▶ **Request**: Copy out the records running from the line that contains "Chanel 2025 Palladium-Plated" through the line that contains "2026 Ford Bronco - Image 3", including both ends, keeping each line unchanged and leaving out the pictures.

··· Exercise inputs

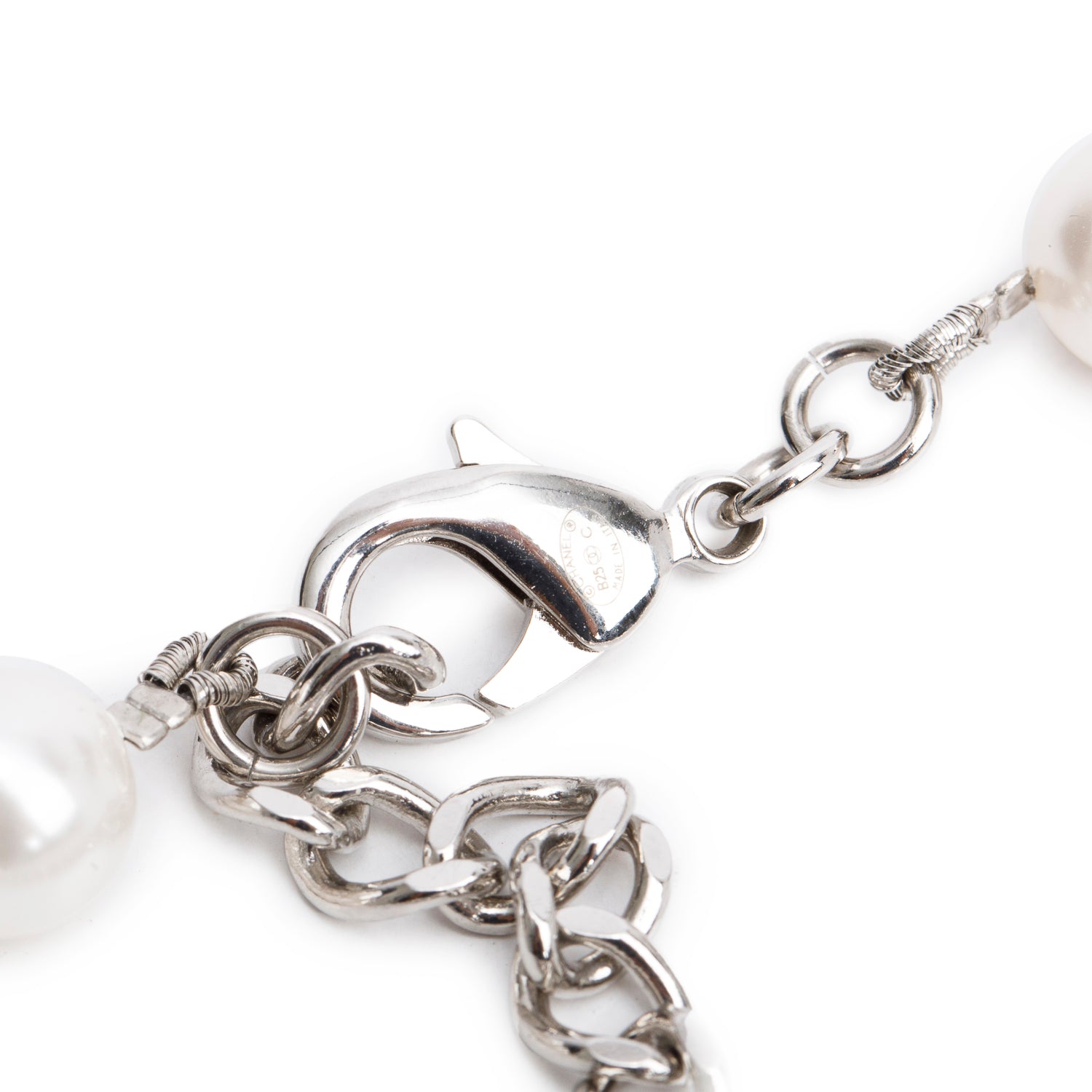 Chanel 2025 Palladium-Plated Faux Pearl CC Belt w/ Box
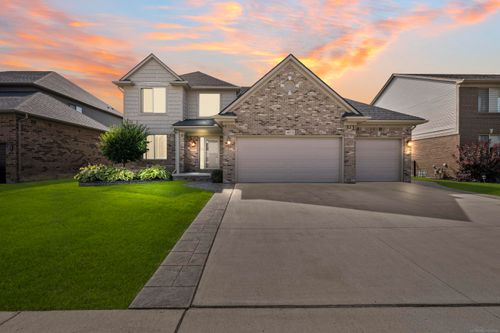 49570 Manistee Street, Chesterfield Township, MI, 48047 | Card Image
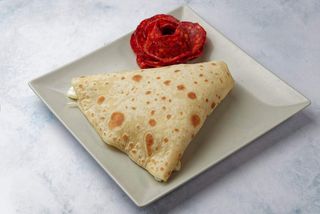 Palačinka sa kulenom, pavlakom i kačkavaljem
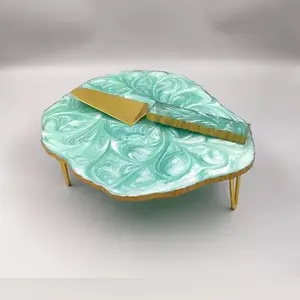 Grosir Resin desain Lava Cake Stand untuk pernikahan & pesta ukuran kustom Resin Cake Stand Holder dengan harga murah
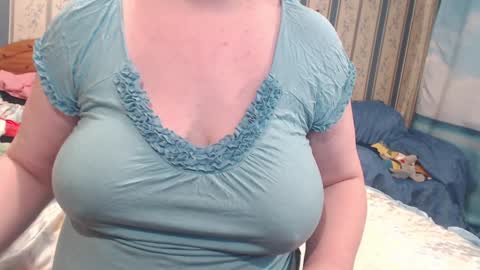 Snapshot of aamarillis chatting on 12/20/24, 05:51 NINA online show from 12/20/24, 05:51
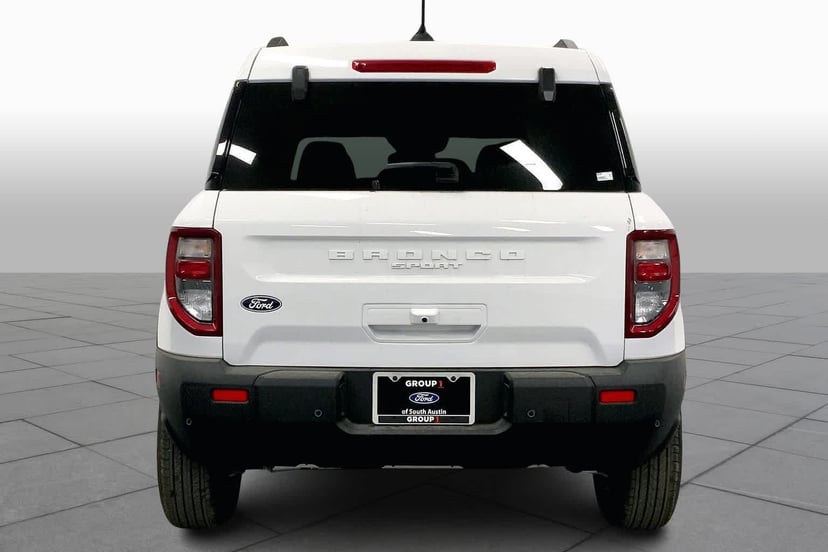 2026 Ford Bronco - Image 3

······
··· Exercise inputs

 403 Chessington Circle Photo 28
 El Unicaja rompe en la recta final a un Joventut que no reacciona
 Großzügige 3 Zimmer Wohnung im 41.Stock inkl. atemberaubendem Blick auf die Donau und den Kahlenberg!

······
··· Exercise inputs

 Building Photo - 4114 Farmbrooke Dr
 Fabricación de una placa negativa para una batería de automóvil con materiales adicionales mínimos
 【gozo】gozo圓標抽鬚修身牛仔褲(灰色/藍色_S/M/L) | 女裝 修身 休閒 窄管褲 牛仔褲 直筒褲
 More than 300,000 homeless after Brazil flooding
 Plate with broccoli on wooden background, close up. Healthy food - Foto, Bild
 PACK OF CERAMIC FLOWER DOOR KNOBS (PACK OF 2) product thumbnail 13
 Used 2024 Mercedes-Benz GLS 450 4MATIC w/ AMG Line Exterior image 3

······

▶ **Result for this exercise**:
 Chanel 2025 Palladium-Plated Faux Pearl CC Belt w/ Box
 49570 Manistee Street, Chesterfield Township, MI, 48047 | Card Image
 Palačinka sa kulenom, pavlakom i kačkavaljem
 Grosir Resin desain Lava Cake Stand untuk pernikahan & pesta ukuran kustom Resin Cake Stand Holder dengan harga murah
 Snapshot of aamarillis chatting on 12/20/24, 05:51 NINA online show from 12/20/24, 05:51
 2026 Ford Bronco - Image 3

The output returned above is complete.